Data for this exercise
******

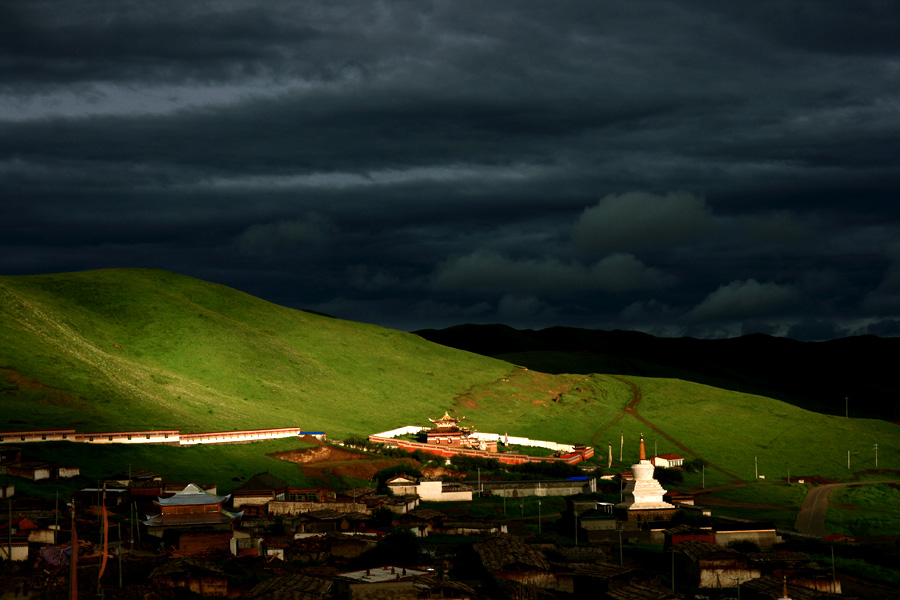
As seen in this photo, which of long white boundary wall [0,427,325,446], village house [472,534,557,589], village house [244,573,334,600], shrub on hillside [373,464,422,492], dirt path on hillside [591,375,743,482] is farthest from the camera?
dirt path on hillside [591,375,743,482]

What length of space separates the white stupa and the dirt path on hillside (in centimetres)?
4533

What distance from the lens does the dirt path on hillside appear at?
125m

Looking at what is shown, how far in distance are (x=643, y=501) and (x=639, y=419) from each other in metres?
74.5

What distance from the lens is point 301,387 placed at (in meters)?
152

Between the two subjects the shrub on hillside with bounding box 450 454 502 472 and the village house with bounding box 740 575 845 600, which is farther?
the shrub on hillside with bounding box 450 454 502 472

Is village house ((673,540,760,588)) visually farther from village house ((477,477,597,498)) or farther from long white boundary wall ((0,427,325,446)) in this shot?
long white boundary wall ((0,427,325,446))

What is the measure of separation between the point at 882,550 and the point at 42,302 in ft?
417

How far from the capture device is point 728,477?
11944 cm

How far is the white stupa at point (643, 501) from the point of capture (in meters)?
74.9

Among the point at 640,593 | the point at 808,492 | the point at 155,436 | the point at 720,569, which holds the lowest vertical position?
the point at 640,593

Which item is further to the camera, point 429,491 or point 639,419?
point 639,419

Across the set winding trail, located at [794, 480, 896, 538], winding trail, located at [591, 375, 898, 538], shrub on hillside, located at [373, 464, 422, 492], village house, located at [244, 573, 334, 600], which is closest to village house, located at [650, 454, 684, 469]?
winding trail, located at [591, 375, 898, 538]

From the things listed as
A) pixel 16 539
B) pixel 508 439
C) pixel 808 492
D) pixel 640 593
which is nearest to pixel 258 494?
pixel 16 539

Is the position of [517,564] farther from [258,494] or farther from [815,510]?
[815,510]
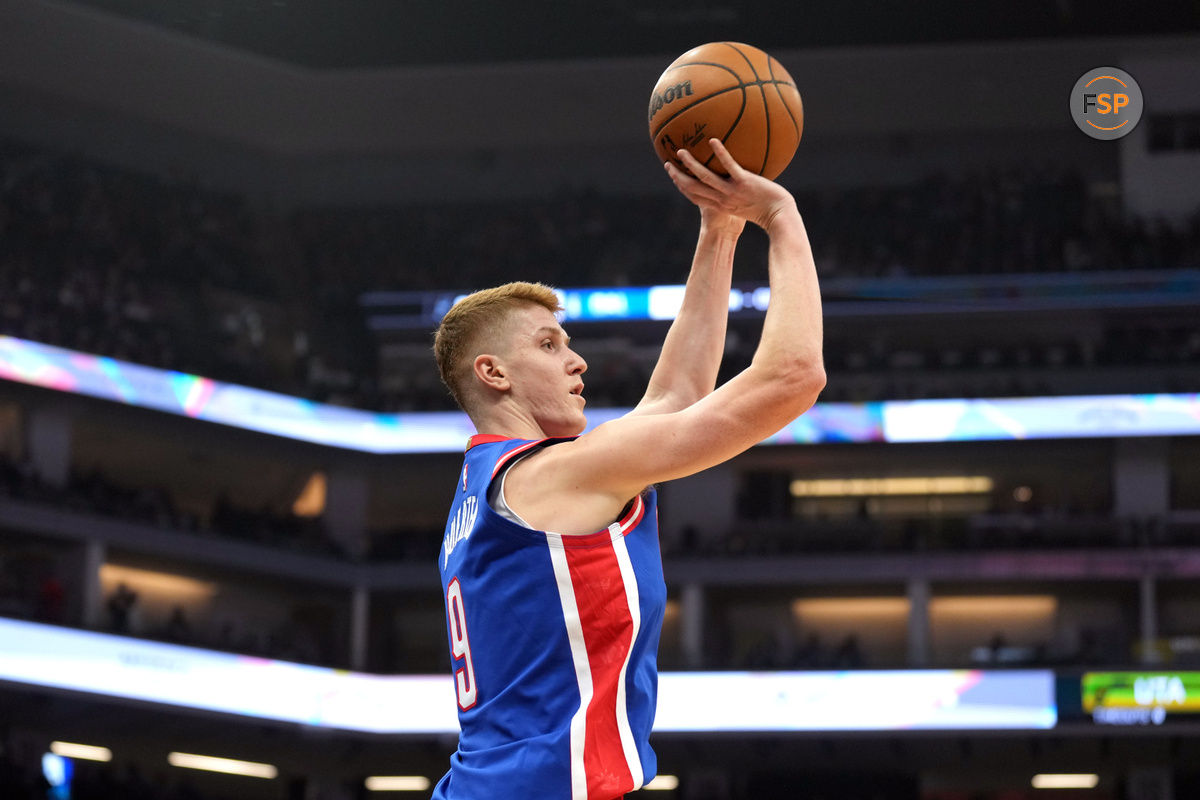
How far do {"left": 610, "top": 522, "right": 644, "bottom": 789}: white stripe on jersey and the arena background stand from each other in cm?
1986

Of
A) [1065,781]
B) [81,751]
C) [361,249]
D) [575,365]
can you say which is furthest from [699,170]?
[361,249]

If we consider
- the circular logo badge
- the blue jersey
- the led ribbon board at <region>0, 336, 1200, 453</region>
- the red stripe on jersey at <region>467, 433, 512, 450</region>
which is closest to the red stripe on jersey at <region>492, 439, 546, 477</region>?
the blue jersey

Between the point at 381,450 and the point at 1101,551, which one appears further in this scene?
the point at 381,450

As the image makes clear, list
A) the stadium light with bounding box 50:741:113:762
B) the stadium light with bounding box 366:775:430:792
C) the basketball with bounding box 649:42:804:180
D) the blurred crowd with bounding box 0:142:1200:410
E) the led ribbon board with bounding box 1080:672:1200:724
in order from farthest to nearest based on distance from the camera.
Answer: the blurred crowd with bounding box 0:142:1200:410, the stadium light with bounding box 366:775:430:792, the stadium light with bounding box 50:741:113:762, the led ribbon board with bounding box 1080:672:1200:724, the basketball with bounding box 649:42:804:180

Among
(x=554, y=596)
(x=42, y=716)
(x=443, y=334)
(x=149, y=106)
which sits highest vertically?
(x=149, y=106)

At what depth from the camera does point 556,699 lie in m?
2.48

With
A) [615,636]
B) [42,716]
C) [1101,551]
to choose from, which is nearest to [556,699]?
[615,636]

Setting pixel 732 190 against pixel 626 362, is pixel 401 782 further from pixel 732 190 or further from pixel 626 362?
pixel 732 190

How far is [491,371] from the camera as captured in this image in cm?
275

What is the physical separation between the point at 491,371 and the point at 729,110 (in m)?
0.83

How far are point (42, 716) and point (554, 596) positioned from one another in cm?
2192

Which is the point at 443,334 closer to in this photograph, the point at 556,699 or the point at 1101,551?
the point at 556,699

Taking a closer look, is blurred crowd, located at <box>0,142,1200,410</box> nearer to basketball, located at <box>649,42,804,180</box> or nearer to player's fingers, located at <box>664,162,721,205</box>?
basketball, located at <box>649,42,804,180</box>

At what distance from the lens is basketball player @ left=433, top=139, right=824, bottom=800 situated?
2426 millimetres
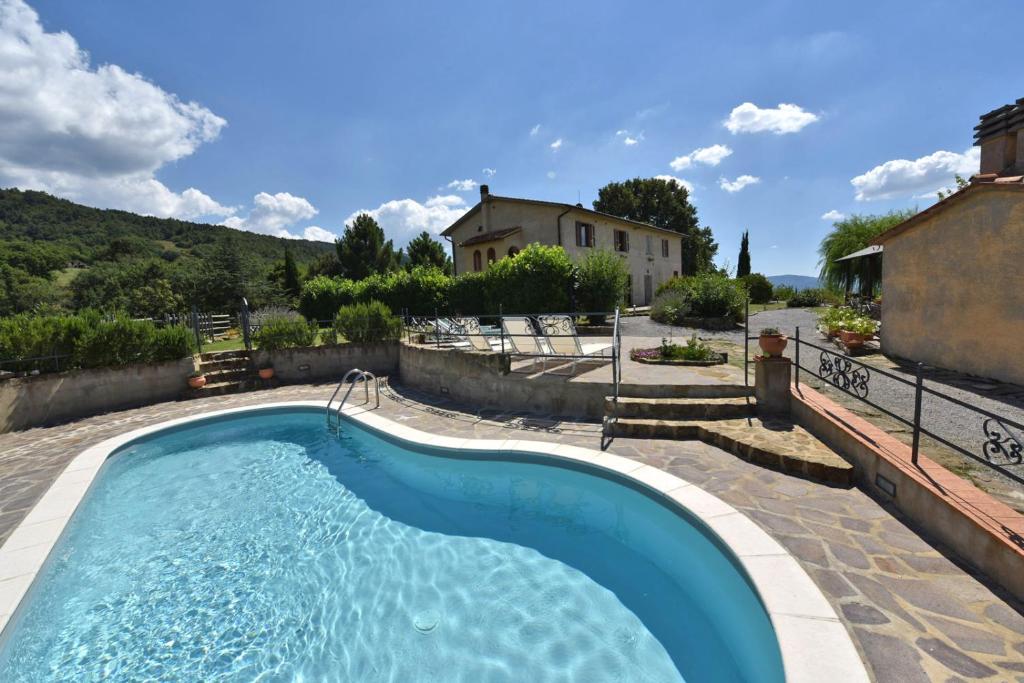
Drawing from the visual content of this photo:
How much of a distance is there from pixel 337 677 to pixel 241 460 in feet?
17.2

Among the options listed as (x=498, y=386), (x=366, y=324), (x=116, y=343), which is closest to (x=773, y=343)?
(x=498, y=386)

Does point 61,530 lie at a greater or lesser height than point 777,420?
lesser

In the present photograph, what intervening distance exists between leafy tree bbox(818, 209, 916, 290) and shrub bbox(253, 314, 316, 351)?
23.8 m

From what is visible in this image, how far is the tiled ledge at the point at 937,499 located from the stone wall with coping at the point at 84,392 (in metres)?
13.5

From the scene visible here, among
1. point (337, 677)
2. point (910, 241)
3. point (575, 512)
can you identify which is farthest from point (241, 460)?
point (910, 241)

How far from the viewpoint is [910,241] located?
26.8 ft

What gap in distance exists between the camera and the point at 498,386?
8031 mm

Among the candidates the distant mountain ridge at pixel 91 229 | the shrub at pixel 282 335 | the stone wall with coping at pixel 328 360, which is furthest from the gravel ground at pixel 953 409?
the distant mountain ridge at pixel 91 229

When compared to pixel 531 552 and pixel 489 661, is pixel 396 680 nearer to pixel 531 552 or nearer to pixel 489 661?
pixel 489 661

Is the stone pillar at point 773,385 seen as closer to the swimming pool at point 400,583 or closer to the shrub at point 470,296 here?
the swimming pool at point 400,583

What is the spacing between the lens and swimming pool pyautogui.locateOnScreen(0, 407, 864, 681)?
9.77 feet

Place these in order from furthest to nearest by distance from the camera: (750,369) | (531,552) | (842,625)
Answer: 1. (750,369)
2. (531,552)
3. (842,625)

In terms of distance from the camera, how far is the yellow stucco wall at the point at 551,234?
23.1 m

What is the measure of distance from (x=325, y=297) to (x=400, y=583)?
2182 centimetres
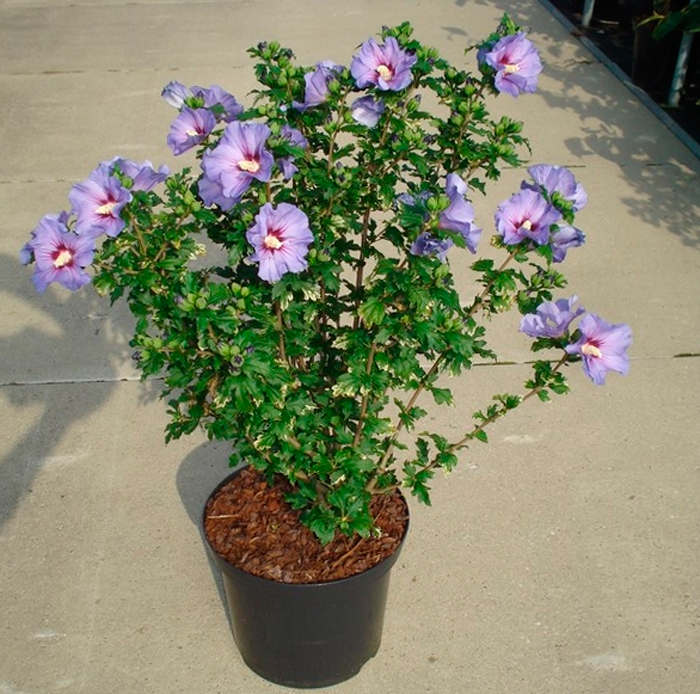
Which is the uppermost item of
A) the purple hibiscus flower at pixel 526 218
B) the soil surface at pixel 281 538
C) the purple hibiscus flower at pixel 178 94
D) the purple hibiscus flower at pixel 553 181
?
the purple hibiscus flower at pixel 178 94

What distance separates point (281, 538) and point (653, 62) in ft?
17.3

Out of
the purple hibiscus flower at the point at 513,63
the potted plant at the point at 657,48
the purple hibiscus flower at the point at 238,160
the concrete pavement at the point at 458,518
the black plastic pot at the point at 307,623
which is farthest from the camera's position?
the potted plant at the point at 657,48

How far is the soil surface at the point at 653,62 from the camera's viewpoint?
639 centimetres

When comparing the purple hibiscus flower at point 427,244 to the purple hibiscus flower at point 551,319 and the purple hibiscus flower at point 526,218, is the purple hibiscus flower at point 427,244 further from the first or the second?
the purple hibiscus flower at point 551,319

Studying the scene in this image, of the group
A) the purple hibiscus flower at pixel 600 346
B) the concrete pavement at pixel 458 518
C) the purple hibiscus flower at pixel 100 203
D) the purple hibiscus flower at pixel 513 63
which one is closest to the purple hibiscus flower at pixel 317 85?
the purple hibiscus flower at pixel 513 63

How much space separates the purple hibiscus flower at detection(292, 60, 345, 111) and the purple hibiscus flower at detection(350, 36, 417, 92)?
44mm

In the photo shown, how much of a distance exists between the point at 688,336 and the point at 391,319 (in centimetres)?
250

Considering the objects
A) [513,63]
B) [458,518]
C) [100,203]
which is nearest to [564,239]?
[513,63]

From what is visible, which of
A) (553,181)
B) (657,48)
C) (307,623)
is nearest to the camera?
(553,181)

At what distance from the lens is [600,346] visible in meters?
2.03

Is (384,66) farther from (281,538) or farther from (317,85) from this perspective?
(281,538)

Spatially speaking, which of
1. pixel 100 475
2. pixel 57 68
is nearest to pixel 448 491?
pixel 100 475

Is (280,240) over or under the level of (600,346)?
over

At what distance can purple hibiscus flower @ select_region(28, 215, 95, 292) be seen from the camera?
1869 mm
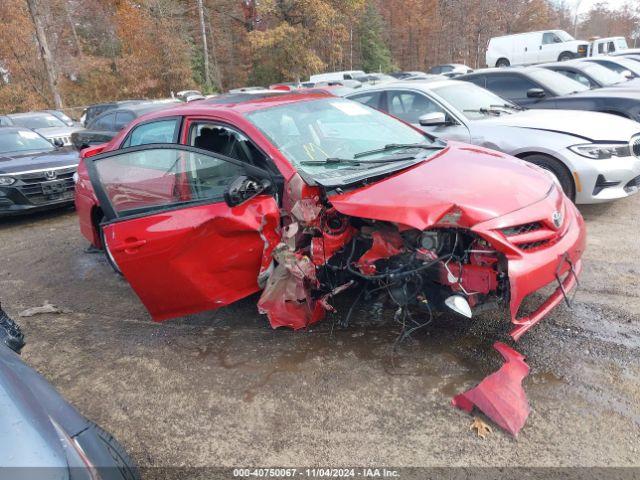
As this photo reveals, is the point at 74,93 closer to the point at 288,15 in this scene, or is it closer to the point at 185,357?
the point at 288,15

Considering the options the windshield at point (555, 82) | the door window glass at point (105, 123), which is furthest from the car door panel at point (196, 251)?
the door window glass at point (105, 123)

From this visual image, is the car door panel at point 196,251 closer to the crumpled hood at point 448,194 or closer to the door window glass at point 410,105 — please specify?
the crumpled hood at point 448,194

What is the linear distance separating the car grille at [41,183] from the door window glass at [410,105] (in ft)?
16.6

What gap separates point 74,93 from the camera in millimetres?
31531

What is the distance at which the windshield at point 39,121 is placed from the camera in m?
14.4

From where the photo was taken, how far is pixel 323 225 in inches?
122

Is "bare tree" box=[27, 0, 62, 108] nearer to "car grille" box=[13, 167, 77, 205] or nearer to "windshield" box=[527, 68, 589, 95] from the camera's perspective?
"car grille" box=[13, 167, 77, 205]

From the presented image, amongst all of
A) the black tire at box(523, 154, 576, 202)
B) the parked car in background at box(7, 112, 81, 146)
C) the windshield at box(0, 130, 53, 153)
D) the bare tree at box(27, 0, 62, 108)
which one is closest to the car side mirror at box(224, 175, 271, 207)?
the black tire at box(523, 154, 576, 202)

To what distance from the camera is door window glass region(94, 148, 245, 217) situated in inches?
127

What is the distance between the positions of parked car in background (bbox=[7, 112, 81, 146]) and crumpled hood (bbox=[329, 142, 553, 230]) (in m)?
13.3

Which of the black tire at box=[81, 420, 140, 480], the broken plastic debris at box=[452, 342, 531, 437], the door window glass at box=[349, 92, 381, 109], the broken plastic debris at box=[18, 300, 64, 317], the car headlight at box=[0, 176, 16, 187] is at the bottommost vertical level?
the broken plastic debris at box=[18, 300, 64, 317]

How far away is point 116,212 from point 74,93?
110ft

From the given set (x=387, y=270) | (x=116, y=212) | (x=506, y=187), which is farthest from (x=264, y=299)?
(x=506, y=187)

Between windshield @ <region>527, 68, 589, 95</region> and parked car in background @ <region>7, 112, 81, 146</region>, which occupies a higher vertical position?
windshield @ <region>527, 68, 589, 95</region>
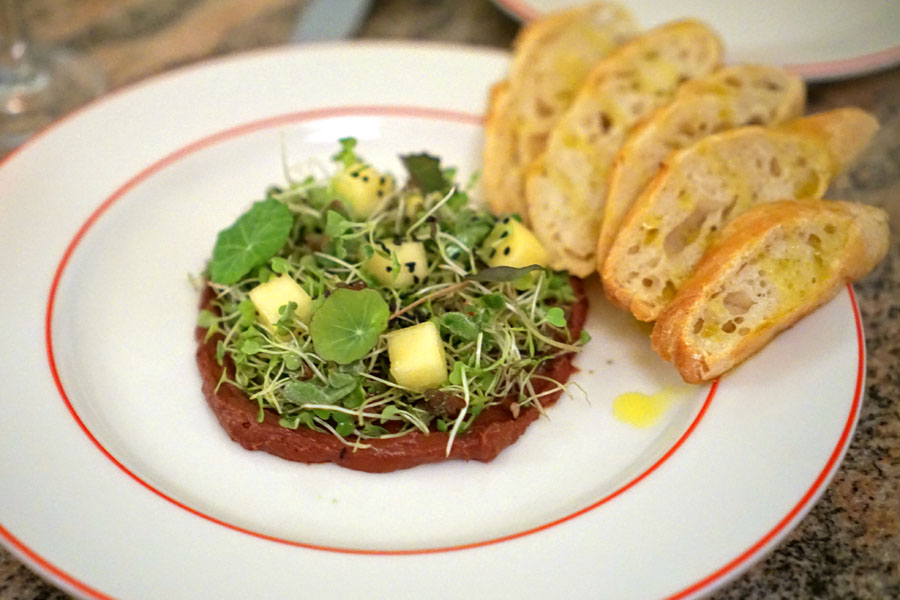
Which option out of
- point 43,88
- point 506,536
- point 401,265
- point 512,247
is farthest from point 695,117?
point 43,88

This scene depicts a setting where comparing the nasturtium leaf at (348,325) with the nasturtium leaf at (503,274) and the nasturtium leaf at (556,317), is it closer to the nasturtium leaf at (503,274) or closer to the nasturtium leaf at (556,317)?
the nasturtium leaf at (503,274)

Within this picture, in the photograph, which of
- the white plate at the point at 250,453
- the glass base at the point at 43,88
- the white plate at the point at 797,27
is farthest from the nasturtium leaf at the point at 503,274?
the glass base at the point at 43,88

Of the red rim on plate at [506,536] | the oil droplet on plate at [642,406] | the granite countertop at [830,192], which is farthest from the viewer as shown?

******

What is expected
Write out, exactly, each line from the one containing "From the presented image, amongst all of" down to the final line of the data above. Both of those lines count, and the pictures are left out.

Exercise answer
From the presented image, amongst all of
A) the black tire at box(523, 154, 576, 202)
B) the parked car in background at box(7, 112, 81, 146)
C) the windshield at box(0, 130, 53, 153)
D) the bare tree at box(27, 0, 62, 108)
which one is closest to the car side mirror at box(224, 175, 271, 207)?
the black tire at box(523, 154, 576, 202)

To what distance from the camera is door window glass region(94, 148, 245, 217) situated in inches?
127

What is the distance between the positions of parked car in background (bbox=[7, 112, 81, 146]) and crumpled hood (bbox=[329, 142, 553, 230]) (in m)?
13.3

Which of the black tire at box=[81, 420, 140, 480], the broken plastic debris at box=[452, 342, 531, 437], the door window glass at box=[349, 92, 381, 109], the broken plastic debris at box=[18, 300, 64, 317], the car headlight at box=[0, 176, 16, 187] is at the bottommost vertical level?
the broken plastic debris at box=[18, 300, 64, 317]

How far away is point 116,212 from point 74,93?
110ft

From the given set (x=387, y=270) | (x=116, y=212) | (x=506, y=187), which is farthest from (x=264, y=299)?
(x=506, y=187)

Between windshield @ <region>527, 68, 589, 95</region> and parked car in background @ <region>7, 112, 81, 146</region>, which occupies a higher vertical position?
windshield @ <region>527, 68, 589, 95</region>
Which option out of
- point 43,88
- point 506,536
- point 401,265
- point 512,247
is farthest from point 695,117?
point 43,88

This scene depicts a setting where comparing the nasturtium leaf at (348,325) with the nasturtium leaf at (503,274) and the nasturtium leaf at (556,317), is it closer to the nasturtium leaf at (503,274) or closer to the nasturtium leaf at (556,317)?
the nasturtium leaf at (503,274)

Within this picture, in the photograph, which of
- the white plate at the point at 250,453
- the glass base at the point at 43,88
- the white plate at the point at 797,27
is farthest from the nasturtium leaf at the point at 503,274?
the glass base at the point at 43,88

Of the red rim on plate at [506,536] | the oil droplet on plate at [642,406] | the granite countertop at [830,192], which is farthest from the viewer as shown?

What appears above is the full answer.